We have scoured the sequence read archive to identify those data sets that are random metagenomic sequences. There are two popular approaches often called metagenomics: First, amplicon sequencing includes amplifying a single piece of DNA (e.g. the 16S gene from bacteria or COX1 gene from eukaryotes), and sequencing that gene en masse. These studies provide a taxonomic profile of an environment but don’t tell you what is happening in that environment. We don’t include those data here. The second type of study, whole shotgun (WGS) metagenomics, is where random samples of the microbial genomes in the environment are sequenced, usually without amplification, and results in a mixture of all the DNA in the sample. These studies give a holistic understanding of bacterial communities and are the focus of the data we have available for you here.
Over the last decade, metagenomics sequencing has focused on understanding the role of microbes in the environment and reconstructing genomes out of environmental sequences. The growth of the SRA, however, allows us to think in fundamentally different ways. With the abundance of random sequences from diverse environments in a single repository, instead of asking what genomes or metabolisms are found in a particular environment, we can ask what environments contain a gene, protein, genome, or metabolism of interest.
This massive volume of data could also be used to identify genes that are conserved across environments, or environments that are hotspots of microbial or gene diversification. However, this kind of computational approach to microbial ecology requires large compute and storage capabilities, that we are providing here thanks to support of XSEDE and the NSF. The WGS projects in the SRA are accumulating at ~3,000 runs per month (averaged from June 2016–June 2017), and the combined WGS data sets exceeds 100TB of data. At searchSRA.org our goal is to enable you to search this data for things you are interested in!
Using our high-throughput, automated, machine learning approach we identify the new metagenomics data sets that have been added to the sequence read archive and preprocess those to prepare them for searching. We extract 100,000 sequences from each file, approximately 1% of the data, and use that as the input to our search.
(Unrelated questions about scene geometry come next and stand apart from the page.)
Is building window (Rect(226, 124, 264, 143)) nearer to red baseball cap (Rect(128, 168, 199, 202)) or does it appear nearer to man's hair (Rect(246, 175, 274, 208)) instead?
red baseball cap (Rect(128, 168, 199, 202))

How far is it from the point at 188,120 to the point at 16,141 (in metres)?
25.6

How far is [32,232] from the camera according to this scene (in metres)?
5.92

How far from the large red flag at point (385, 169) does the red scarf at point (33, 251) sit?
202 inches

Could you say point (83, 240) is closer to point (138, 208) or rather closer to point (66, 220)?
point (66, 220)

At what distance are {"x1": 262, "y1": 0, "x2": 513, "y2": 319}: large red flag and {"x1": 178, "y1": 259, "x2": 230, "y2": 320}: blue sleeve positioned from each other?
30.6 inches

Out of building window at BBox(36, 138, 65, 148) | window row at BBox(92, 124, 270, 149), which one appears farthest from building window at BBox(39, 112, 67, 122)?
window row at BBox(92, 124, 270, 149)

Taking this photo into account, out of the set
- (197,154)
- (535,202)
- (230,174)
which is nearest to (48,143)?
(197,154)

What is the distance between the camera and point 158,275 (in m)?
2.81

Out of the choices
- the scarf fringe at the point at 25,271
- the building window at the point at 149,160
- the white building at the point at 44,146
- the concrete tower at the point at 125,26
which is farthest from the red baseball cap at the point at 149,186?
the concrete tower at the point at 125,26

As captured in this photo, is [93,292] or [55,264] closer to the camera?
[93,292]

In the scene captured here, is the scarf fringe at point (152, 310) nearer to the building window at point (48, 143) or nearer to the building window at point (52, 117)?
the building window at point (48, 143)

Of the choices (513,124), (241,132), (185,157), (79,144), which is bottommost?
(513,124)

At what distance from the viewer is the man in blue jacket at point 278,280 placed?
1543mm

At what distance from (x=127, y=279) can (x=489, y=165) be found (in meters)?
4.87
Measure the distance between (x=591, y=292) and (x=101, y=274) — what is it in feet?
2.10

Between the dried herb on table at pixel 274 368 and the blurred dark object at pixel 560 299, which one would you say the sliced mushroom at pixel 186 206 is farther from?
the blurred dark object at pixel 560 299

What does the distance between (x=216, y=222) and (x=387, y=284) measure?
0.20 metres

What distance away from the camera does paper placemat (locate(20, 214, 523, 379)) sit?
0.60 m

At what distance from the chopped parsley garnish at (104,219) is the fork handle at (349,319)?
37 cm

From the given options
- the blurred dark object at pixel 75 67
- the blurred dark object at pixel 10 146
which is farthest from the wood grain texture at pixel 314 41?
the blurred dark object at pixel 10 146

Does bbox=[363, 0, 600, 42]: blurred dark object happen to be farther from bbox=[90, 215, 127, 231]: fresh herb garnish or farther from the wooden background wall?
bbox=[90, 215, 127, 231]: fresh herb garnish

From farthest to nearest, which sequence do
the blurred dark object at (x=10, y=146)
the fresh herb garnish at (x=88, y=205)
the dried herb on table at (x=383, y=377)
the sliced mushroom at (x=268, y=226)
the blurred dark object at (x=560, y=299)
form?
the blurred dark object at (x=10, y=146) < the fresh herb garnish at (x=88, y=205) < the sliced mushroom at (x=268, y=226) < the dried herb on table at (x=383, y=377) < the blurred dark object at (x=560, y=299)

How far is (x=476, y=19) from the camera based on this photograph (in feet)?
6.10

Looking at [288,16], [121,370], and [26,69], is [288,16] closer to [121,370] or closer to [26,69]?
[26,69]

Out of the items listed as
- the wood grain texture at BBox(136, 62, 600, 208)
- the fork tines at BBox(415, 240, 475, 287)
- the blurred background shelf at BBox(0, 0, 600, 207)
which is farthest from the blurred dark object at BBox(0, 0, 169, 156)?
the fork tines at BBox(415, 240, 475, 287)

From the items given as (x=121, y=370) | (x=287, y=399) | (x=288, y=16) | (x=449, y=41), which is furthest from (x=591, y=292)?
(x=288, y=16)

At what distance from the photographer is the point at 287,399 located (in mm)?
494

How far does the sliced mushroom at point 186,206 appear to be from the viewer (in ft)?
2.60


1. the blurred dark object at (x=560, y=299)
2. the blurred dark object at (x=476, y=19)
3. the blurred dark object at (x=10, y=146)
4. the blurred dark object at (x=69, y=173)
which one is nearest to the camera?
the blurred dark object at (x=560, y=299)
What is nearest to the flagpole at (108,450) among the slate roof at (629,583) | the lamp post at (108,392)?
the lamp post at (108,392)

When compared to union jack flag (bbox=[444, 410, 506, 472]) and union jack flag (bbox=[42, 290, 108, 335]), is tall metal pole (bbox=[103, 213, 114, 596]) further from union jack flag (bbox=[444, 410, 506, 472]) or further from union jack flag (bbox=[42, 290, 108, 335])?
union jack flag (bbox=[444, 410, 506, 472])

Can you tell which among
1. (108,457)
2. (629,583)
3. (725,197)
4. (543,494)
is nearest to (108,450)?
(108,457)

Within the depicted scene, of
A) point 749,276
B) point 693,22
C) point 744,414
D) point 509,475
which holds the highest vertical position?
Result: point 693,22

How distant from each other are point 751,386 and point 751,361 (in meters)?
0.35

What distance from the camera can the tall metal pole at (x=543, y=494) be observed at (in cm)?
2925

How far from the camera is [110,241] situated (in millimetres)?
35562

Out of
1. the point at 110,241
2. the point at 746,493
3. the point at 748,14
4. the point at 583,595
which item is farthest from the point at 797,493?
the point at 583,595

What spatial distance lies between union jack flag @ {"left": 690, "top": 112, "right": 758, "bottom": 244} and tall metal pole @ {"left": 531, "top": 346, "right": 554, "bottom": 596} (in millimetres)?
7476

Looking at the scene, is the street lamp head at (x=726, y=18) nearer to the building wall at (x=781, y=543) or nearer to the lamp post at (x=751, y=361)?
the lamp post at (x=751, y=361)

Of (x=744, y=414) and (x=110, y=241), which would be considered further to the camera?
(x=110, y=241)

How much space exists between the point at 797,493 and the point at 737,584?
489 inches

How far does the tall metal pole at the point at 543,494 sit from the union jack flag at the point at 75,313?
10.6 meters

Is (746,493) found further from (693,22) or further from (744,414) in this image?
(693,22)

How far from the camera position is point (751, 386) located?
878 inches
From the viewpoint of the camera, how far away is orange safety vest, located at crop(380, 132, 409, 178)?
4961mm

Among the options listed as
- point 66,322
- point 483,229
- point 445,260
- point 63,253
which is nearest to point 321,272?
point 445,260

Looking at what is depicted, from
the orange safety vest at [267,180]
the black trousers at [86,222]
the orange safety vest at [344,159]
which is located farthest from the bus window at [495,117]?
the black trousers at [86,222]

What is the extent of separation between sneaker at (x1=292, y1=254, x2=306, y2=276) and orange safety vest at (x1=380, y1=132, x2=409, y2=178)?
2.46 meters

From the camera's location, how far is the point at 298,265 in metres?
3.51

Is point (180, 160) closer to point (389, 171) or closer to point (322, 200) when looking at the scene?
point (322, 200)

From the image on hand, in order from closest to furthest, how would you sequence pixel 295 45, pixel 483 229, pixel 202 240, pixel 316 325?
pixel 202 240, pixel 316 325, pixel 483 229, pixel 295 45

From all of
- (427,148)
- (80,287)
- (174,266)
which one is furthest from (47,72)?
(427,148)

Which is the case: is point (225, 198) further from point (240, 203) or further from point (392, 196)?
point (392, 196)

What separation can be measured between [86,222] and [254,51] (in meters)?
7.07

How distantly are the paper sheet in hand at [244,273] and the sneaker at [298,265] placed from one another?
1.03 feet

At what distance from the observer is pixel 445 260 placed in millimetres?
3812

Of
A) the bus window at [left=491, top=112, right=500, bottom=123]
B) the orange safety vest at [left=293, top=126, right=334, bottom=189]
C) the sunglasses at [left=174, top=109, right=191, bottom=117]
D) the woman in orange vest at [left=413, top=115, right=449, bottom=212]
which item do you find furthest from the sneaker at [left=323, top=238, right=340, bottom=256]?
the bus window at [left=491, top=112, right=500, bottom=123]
We can only use 1% of the data because even though we have XSEDE’s compute resources backing us up, we still want the search to complete in time.
What this means for you is that we are liable to false negatives in our search: when we demonstrate a sequence is present, it really is. However, if we do not report hits to a metagenome, it is possible that there are a few sequences in the metagenome that would match your query that we don’t report. That is the trade-off we have to make to get you results in a reasonable time!